Penurunan rata-rata harga minyak mentah utama di antaranya disebabkan kekhawatiran pasar atas perekonomian dunia akibat inflasi, tingginya suku bunga, dan utang Amerika Serikat yang dapat menyebabkan resesi global dan menurunkan permintaan minyak.
"Kondisi tersebut juga memicu penurunan margin kilang secara global pada kuartal 2 tahun 2023. Selain itu, ekspor minyak Rusia pascainvasi mencapai rekor tertinggi pada bulan April 2023 hingga mencapai 8,3 juta barel per hari, termasuk rencana ekspor Rusia ke Cina akan meningkat di kisaran 40 persen pada tahun 2023," kata Agung, Kamis (8/6/2023).

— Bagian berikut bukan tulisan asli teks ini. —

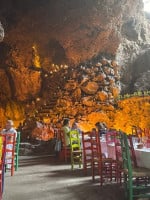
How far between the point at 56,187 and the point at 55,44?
12172mm

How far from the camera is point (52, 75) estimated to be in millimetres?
16625

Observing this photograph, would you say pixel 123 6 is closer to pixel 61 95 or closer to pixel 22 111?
pixel 61 95

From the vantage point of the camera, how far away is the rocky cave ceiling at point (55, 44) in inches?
652

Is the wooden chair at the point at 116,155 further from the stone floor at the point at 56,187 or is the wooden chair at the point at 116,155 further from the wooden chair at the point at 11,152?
the wooden chair at the point at 11,152

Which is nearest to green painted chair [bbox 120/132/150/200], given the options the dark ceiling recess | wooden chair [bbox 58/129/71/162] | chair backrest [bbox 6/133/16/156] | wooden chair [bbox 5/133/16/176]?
chair backrest [bbox 6/133/16/156]

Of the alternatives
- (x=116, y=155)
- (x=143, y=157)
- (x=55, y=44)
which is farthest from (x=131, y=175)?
(x=55, y=44)

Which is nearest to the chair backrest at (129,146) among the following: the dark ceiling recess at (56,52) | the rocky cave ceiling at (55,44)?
the rocky cave ceiling at (55,44)

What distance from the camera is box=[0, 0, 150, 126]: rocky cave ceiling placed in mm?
16562

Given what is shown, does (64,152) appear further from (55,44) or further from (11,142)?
(55,44)

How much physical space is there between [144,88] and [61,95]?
418 centimetres

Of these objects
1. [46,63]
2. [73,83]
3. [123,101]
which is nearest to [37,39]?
[46,63]

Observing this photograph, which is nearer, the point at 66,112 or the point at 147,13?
the point at 66,112

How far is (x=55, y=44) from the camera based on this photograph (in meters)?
17.2

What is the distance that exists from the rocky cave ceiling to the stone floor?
9334mm
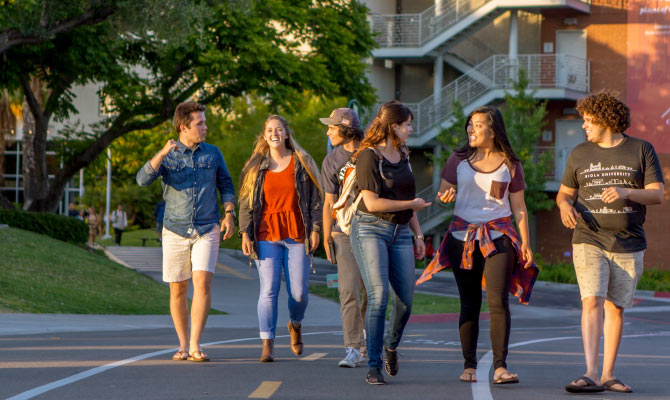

Faktor lain yang menyebabkan penurunan harga minyak mentah pada periode Mei 2023 adalah laporan Platts pada bulan Mei 2023 yang menyampaikan bahwa proyeksi pertumbuhan permintaan minyak mentah dunia tahun 2023 direvisi turun sebesar 0,17 juta barel per hari dibandingkan proyeksi bulan sebelumnya.
Kemudian, pada awal Mei 2023, pasar kembali khawatir pada stabilitas sektor perbankan AS pasca penurunan deposito Bank Pacwest hingga 9,5 persen. Apresiasi dolar AS terhadap mata uang utama dunia lain pada bulan Mei 2023 dibandingkan bulan April 2023.